Keystone Associate Team, 2016-2018

Scheduling algorithms for sparse linear algebra at extreme scale

Principal investigator (Inria): Anne Benoit

Principal investigator (Vanderbilt University): Padma Raghavan

Members: Abstract: The Keystone project aims at investigating sparse matrix and graph problems on NUMA multicores and/or CPU-GPU hybrid models. The goal is to improve the performance of the algorithms, while accounting for failures and trying to minimize the energy consumption. The long-term objective is to design robust sparse-linear kernels for computing at extreme scale. In order to optimize the performance of these kernels, we plan to take particular care of locality and data reuse. Finally, there are several real-life applications relying on these kernels, and the Keystone project will assess the performance and robustness of the scheduling algorithms in applicative contexts. We believe that the complementary expertise of the two teams in the area of scheduling HPC applications at scale (ROMA - models and complexity; and Vanderbilt - architecture and applications) is the key to the success of this associate team.

Joint publications:
Scientific achievements:

The long-term objective of this Keynote Associate Team is to design robust sparse-linear kernels for computing at extreme scale. Achieving this goal is fundamental for HPC applications, since it is estimated that supercomputers spend half their time solving linear systems, a vast majority of them being sparse. However, it is a difficult goal that requires to solve several challenges dealing with application-specific resilience techniques, silent error detection and mitigation, energy consumption, data locality, load-balancing, solver robustness, etc. Most likely, next generation kernels will not resemble current ones, they will have different preconditioners, embedded verification mechanisms, extended work-stealing capabilities, etc. This is a whole world of new paradigms to explore. While we will not solve all problems by ourselves, we are well-qualified to address some of them, due to our complementary expertises that cover most of the algorithmic, software and hardware aspects of this challenging goal.
During the three years of the Associate Team, we have made considerable progress on the comprehension of co-scheduling challenges, resilience, and scheduling. We have organized the scientific achievements of Keynote into five sections: resilience techniques, co-scheduling algorithms, replication to handle errors, list scheduling vs pack scheduling, and high-performance neuroscience applications.
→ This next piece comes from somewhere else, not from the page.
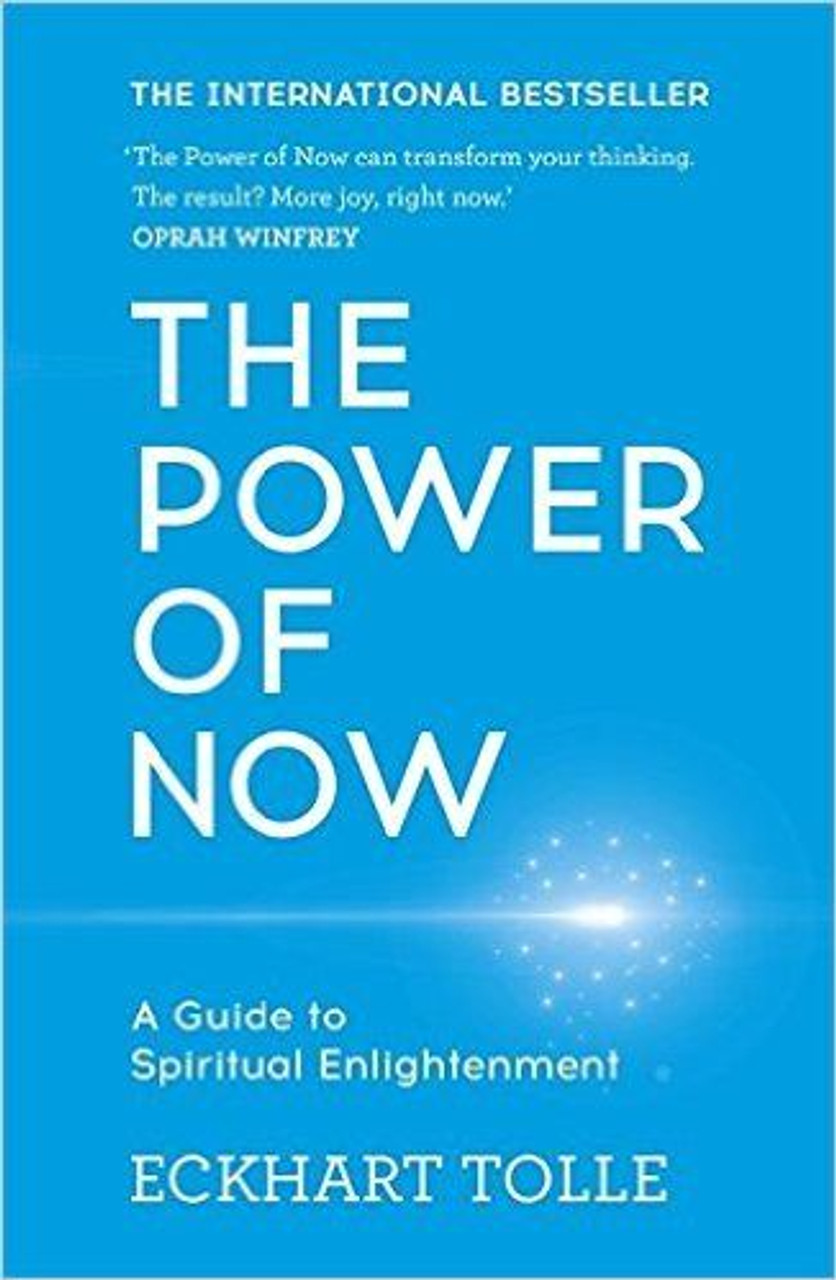 Tolle, Eckhart / The Power of Now: A Guide to Spiritual Enlightenment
1. Resilience techniques for scheduling algorithms. In the framework of Keystone, we have written a report that provides an introduction to the design of scheduling algorithms to cope with faults on large-scale parallel platforms. We study checkpointing and show how to derive the optimal checkpointing period. Then we explain how to combine checkpointing with fault prediction, and discuss how the optimal period is modified when this combination is used. Finally, we follow the very same approach for the combination of checkpointing with replication. This work, entitled Scheduling for fault-tolerance: an introduction, corresponds to Inria RR-8971 (November 2016) and it has been accepted as a chapter of a forthcoming CDER book (NSF/IEEE-TCPP Curriculum Initiative: Topics in Parallel and Distributed Computing) on teaching material for parallel and distributed computing. The book is expected to be published by Springer in 2018 (see [J-1]).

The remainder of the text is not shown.